Der Krieg im Libanon endete 1991 mit einem fragilen Waffenstillstand, und die israelischen Streitkräfte zogen sich aus dem größten Teil des Landes zurück, mit Ausnahme eines kleinen Landstreifens im Süden, der als „Sicherheitszone“ bekannt ist. Dieser Landstreifen wurde von israelischen und alliierten Streitkräften patrouilliert, um die israelische Zivilbevölkerung vor Angriffen der Hisbollah zu schützen. Die Sicherheitszone blieb bis zum Jahr 2000 eine Quelle von Spannungen und Konflikten, als Israel seine Streitkräfte gemäß einem von den Vereinten Nationen vermittelten Abkommen aus dem Libanon zurückzog. Der Abzug der israelischen Streitkräfte aus dem Libanon markierte das Ende einer 22-jährigen Militärpräsenz im Land. Ein klassisches Friedensabkommen zwischen Israel und dem Libanon gab es nie. Die von mir referenzierte „Grenze“ ist im Grunde genommen die „Blaue Linie“, eine von der UN im Rahmen der Resolution 425 des Sicherheitsrats gezogene Demarkationslinie.

Die „Blue Line“

Es ist unbestimmt, ob die israelische Regierung bereit ist, eine weitere groß angelegte Militäroperation im Libanon zu riskieren, oder ob sie nach anderen Optionen suchen wird, um der anhaltenden Bedrohung zu begegnen. Da die Spannungen weiter zunehmen und die Gewalt in Israel und den umliegenden Regionen anhält, scheint eine friedliche Lösung des Konflikts für alle Seiten im Moment unwahrscheinlich zu sein. Ein Bewohner einer der nördlichen Städte Israels brachte seine Frustration und seinen Zynismus mit dem trockenen Kommentar zum Ausdruck: „Wir haben es mit dem Frieden versucht, jetzt sollten wir vielleicht dem Krieg eine Chance geben.“ Diese Äußerung spiegelt das anhaltende Gefühl der Hoffnungslosigkeit und Verzweiflung wider, das viele Israelis und Palästinenser angesichts des Kreislaufs von Gewalt und Konflikten, der die Region seit Jahrzehnten plagt, empfinden.

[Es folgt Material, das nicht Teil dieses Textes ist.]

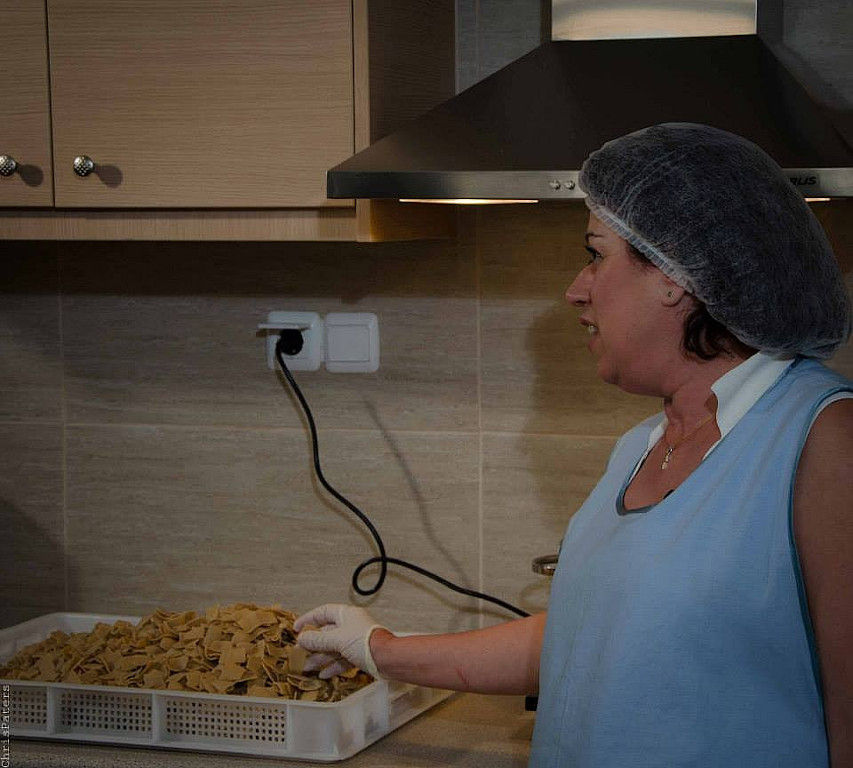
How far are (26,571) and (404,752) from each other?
89cm

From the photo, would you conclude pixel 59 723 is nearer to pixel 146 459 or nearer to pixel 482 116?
pixel 146 459

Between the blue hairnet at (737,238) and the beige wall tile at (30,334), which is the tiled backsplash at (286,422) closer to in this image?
the beige wall tile at (30,334)

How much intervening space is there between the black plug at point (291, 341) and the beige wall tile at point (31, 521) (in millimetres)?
443

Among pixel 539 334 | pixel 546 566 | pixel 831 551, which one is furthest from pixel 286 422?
pixel 831 551

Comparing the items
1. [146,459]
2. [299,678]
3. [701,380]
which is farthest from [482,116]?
[146,459]

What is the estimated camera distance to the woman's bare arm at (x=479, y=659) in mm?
1484

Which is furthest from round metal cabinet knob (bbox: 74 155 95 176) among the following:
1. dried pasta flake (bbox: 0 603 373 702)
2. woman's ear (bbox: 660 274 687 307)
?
woman's ear (bbox: 660 274 687 307)

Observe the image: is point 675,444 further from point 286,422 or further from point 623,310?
point 286,422

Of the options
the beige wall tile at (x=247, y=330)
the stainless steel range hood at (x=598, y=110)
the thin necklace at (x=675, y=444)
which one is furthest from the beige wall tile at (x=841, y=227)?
the thin necklace at (x=675, y=444)

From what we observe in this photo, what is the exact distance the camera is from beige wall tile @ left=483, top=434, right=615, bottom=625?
1.97 meters

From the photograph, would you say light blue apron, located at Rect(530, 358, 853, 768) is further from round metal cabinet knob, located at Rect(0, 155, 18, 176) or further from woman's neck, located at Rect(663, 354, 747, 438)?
round metal cabinet knob, located at Rect(0, 155, 18, 176)

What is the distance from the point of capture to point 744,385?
1.21 metres

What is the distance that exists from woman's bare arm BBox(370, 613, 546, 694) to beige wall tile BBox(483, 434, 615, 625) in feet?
1.55

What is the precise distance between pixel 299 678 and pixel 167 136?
74 cm
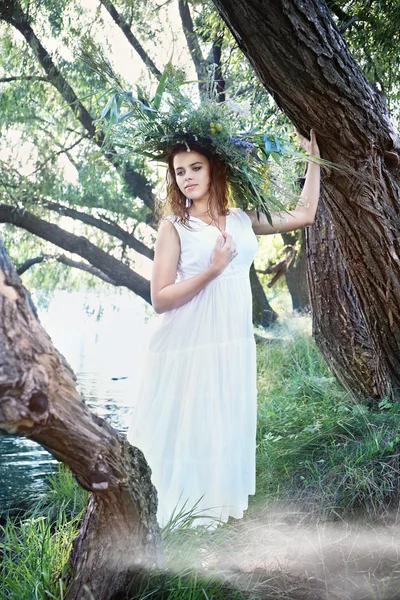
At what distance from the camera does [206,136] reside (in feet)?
10.3

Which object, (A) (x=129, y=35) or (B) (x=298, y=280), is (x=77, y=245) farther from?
(B) (x=298, y=280)

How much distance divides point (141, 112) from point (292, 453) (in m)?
2.04

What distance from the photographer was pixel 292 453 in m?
3.99

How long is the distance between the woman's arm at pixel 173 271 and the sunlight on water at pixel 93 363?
712mm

Im Rest des Landes halten während dessen die Proteste gegen die Justizreformen weiterhin an – vor 7 Monaten berichtete ich – eigentlich eher als Randnotiz, das erste Mal über die Justizreform in Israel. Innerhalb weniger Wochen entwickelte sich aber dieser kleine Protest plötzlich zu einem der entscheidenden politischen Kräfte des Jahres. Die Proteste gegen die Justizreform – die ich in mehreren Artikeln bereits im Detail erklärte, kulminierten im Mai schließlich in der Entlassung des Verteidigungsministers, einem Generalstreik, Demonstrationen, an denen fast 20 % der Bevölkerung des Landes teilnahmen, dem Rücktritt des israelischen Konsuls in New York, dem Hungerstreik mehrerer israelischer Bürgermeister und die tiefe Spaltung des Landes. Dadurch, dass immer mehr Reservisten den Dienst aufgrund der Justizreform verwehren, befindet sich Netanyahu in einer schwierigen Situation. Eben diese Männer – zum großen Teil speziell ausgebildete Experten, wie Piloten, Aufklärer und Panzerkommandeure würden im Ernstfall fehlen. Ohne die schnelle Alarmierung der Reservisten wie dem jungen Sergeant aus dem Beginn des Artikels ist die Sicherheitslage Israels gefährdet.